**Extracted records:**
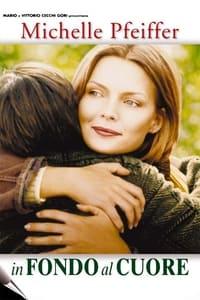 copertina film In+fondo+al+cuore 1999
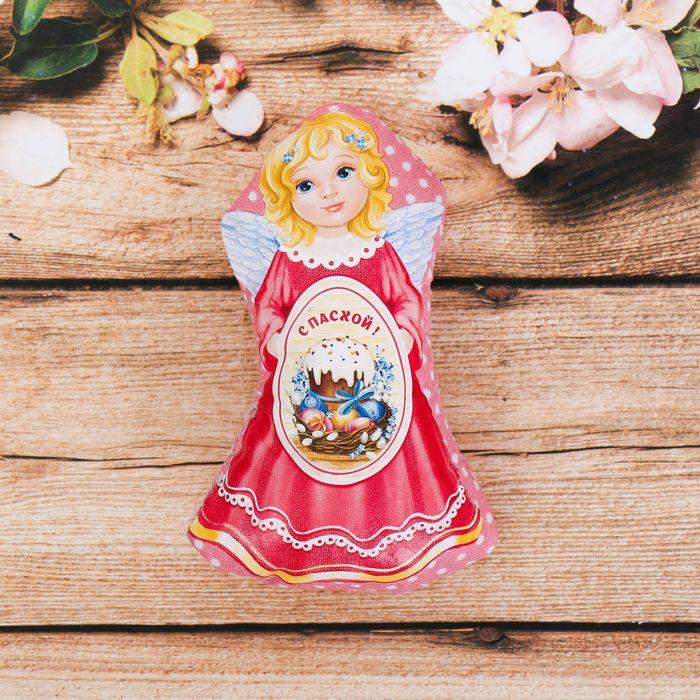 Пасхальный сувенир на магните «Ангел с куличом»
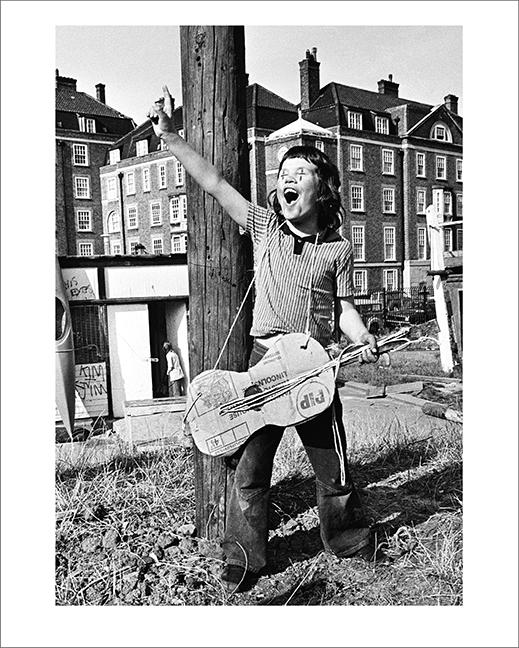 Dude 72, London 1972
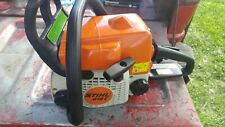 Stihl 018c Chainsaw parts saw outdoor tree cutting equipment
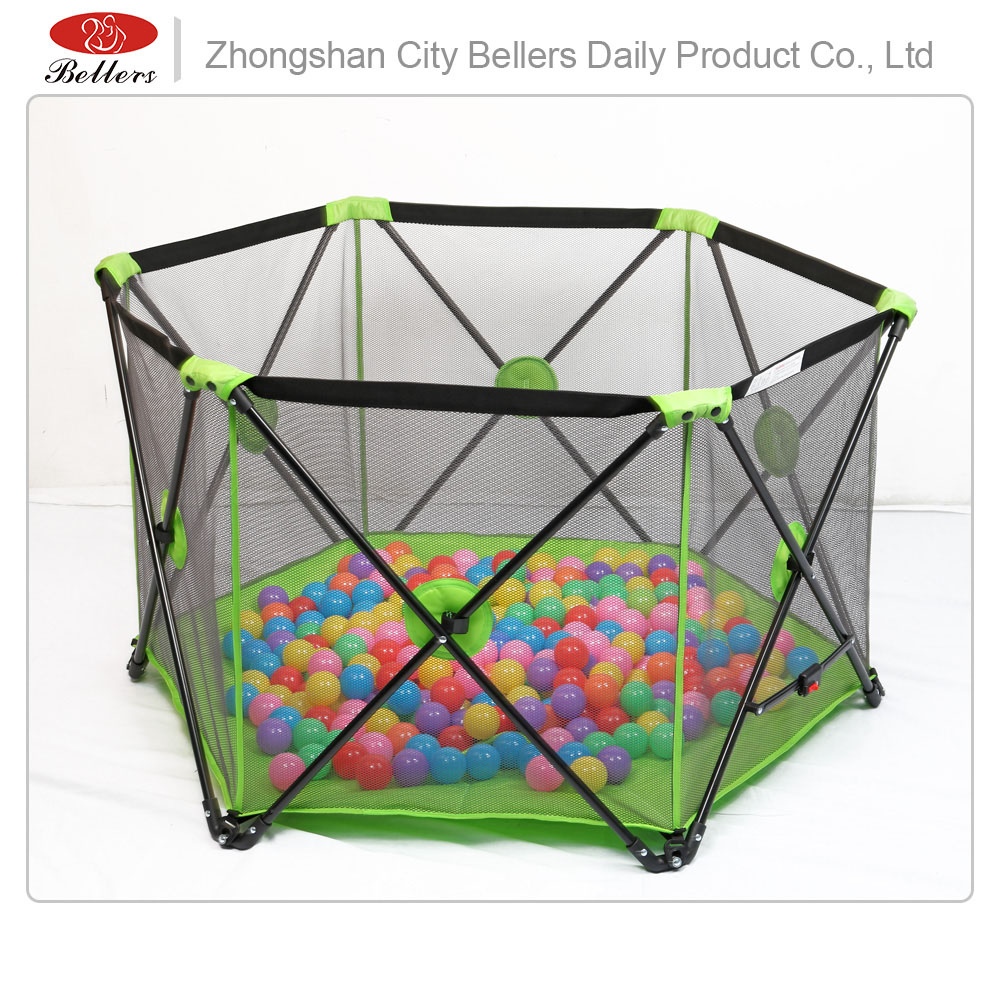 2017 New Product Modern Large Playpen for Adults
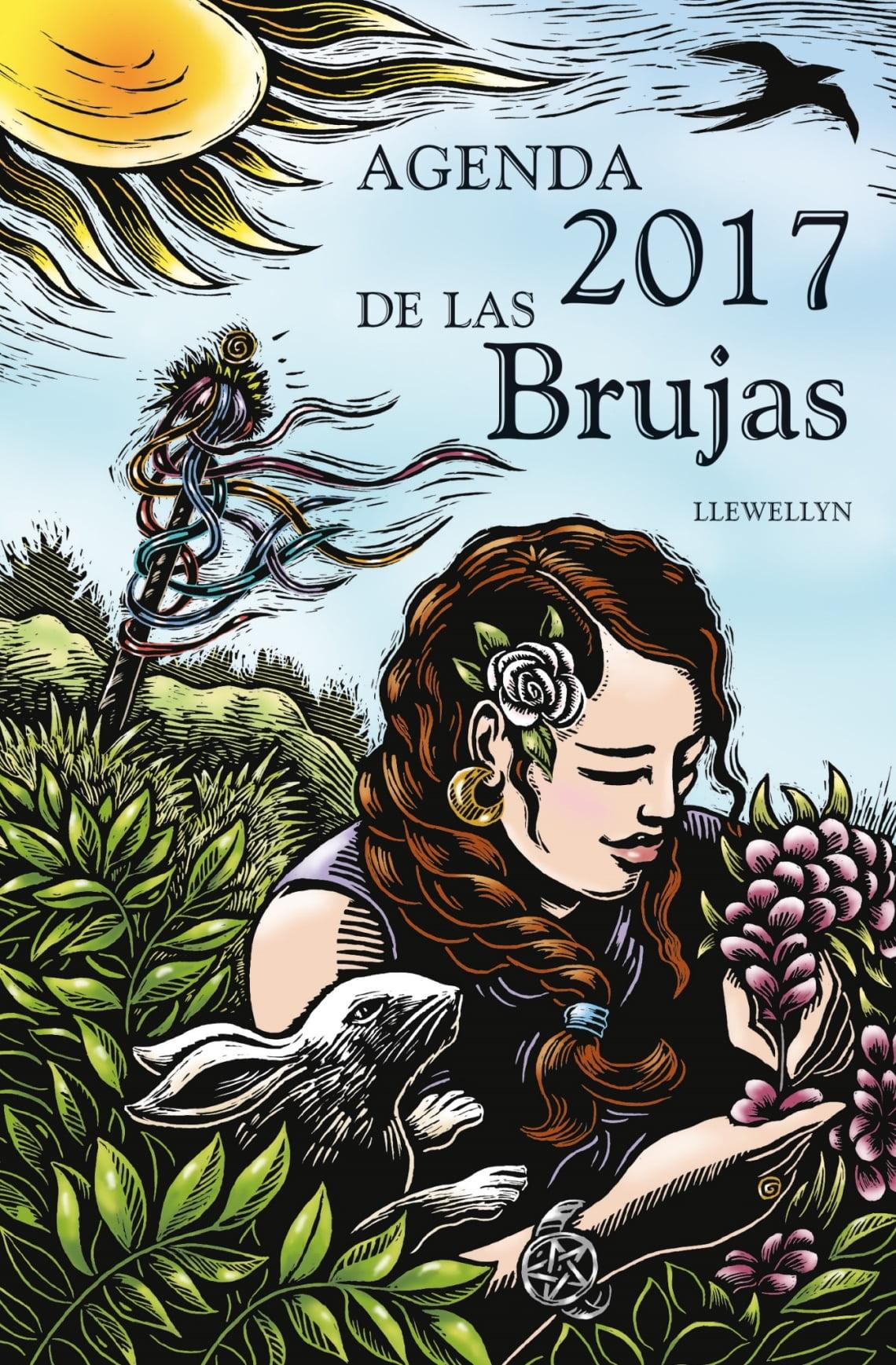 Agenda de Las Brujas 2017 (Paperback) - Walmart.com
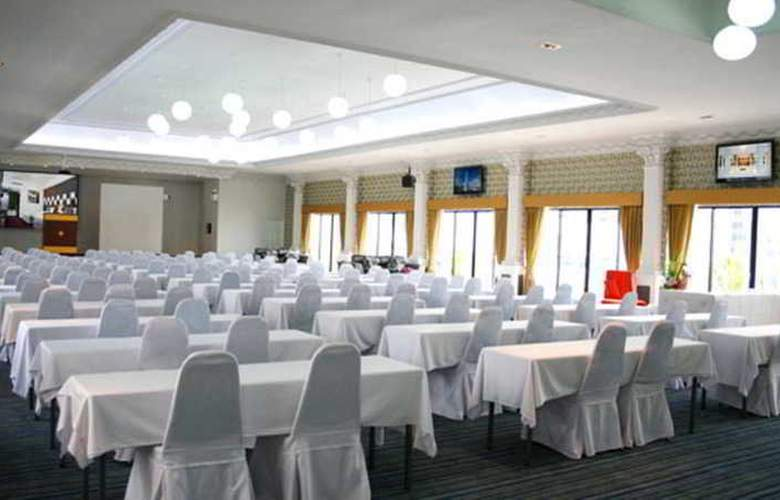 Baiyoke Boutique Hotel - Conference - 7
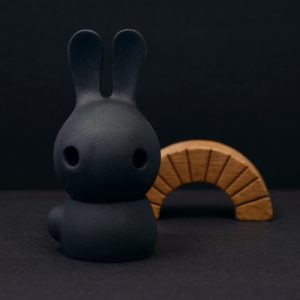 cuniculus small with body black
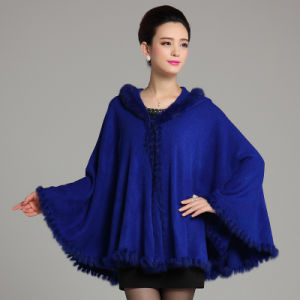 Fashion Acrylic Knitted Rabbitの女性毛皮の冬のショール(YKY4470)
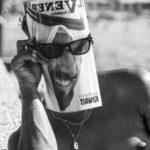 Gallipoli spiaggia 1990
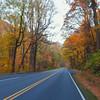 Stock footage driving in Smokey Mountains Gatlinburg 4k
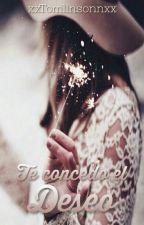 Te concedo el deseo. (Louis Tomlinson) by xxTomlinsonnxx
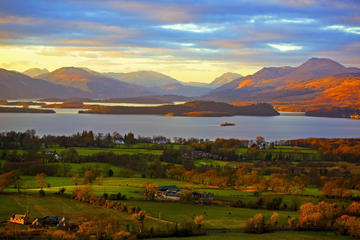 Day Trip to Loch Lomond and Trossachs National Park with Optional...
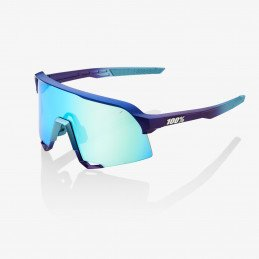 Lunettes 100% S3 Brille Matte Metallic Into the Fade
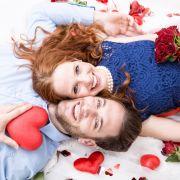 Damit wird der Valentinstag 2016 perfekt! (Foto)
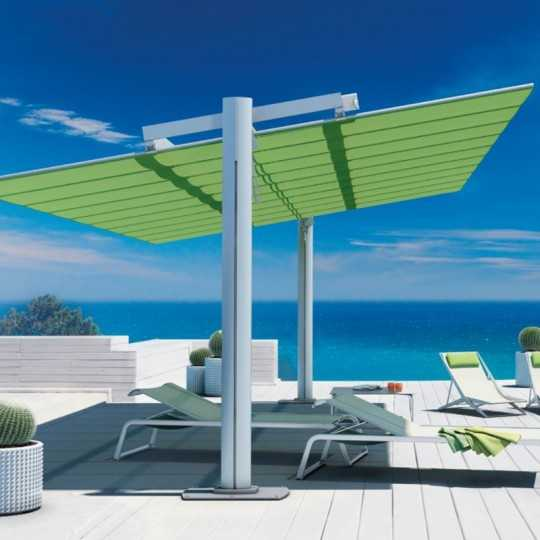 FLEXY LARGE Freestanding Modular Shade System for Professionals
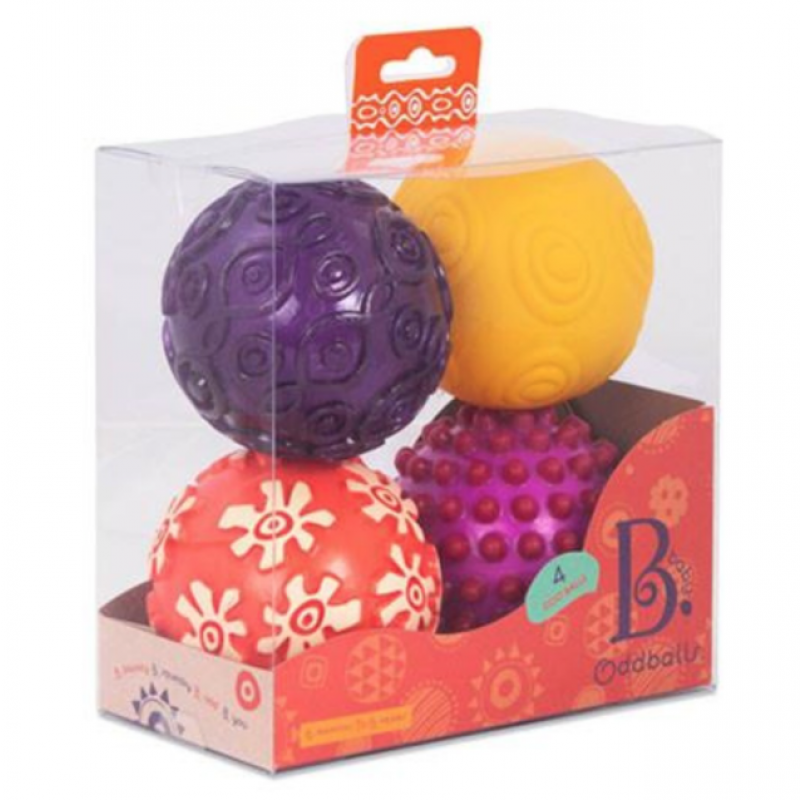Oddballs, B. toys
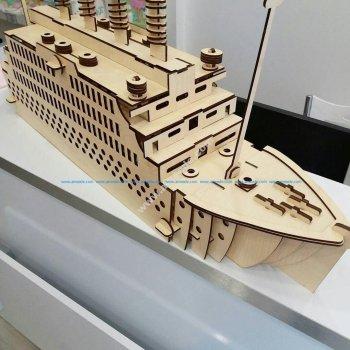 Titanic Laser Cut Puzzle Model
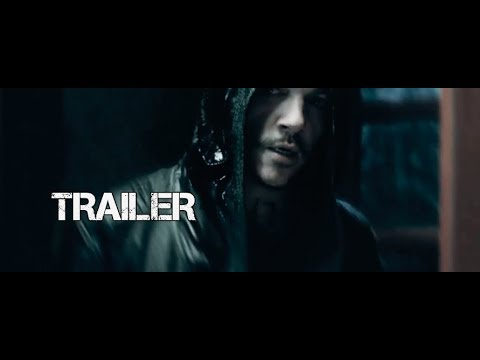 The Mortal Instruments: City of Ashes Trailer Lily Collins, Jamie Bower [UNOFFICIAL]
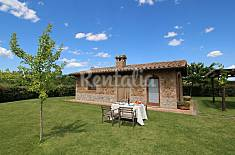 House for rent in Proceno Viterbo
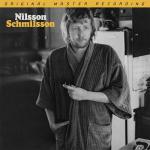 ハリー・ニルソン 1971年の名盤『Nilsson Schmilsso...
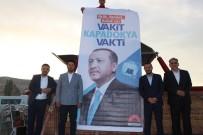 AK Parti Milletvekili Adayları Balon Firma Çalışanlarıyla Buluştu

**Instructions to follow:**
When you retype the material above, keep every word exact and drop the images.

**Written response:**
 copertina film In+fondo+al+cuore 1999
 Пасхальный сувенир на магните «Ангел с куличом»
 Dude 72, London 1972
 Stihl 018c Chainsaw parts saw outdoor tree cutting equipment
 2017 New Product Modern Large Playpen for Adults
 Agenda de Las Brujas 2017 (Paperback) - Walmart.com
 Baiyoke Boutique Hotel - Conference - 7
 cuniculus small with body black
 Fashion Acrylic Knitted Rabbitの女性毛皮の冬のショール(YKY4470)
 Gallipoli spiaggia 1990
 Stock footage driving in Smokey Mountains Gatlinburg 4k
 Te concedo el deseo. (Louis Tomlinson) by xxTomlinsonnxx
 Day Trip to Loch Lomond and Trossachs National Park with Optional...
 Lunettes 100% S3 Brille Matte Metallic Into the Fade
 Damit wird der Valentinstag 2016 perfekt! (Foto)
 FLEXY LARGE Freestanding Modular Shade System for Professionals
Oddballs, B. toys
 Titanic Laser Cut Puzzle Model
 The Mortal Instruments: City of Ashes Trailer Lily Collins, Jamie Bower [UNOFFICIAL]
 House for rent in Proceno Viterbo
 ハリー・ニルソン 1971年の名盤『Nilsson Schmilsso...
 AK Parti Milletvekili Adayları Balon Firma Çalışanlarıyla Buluştu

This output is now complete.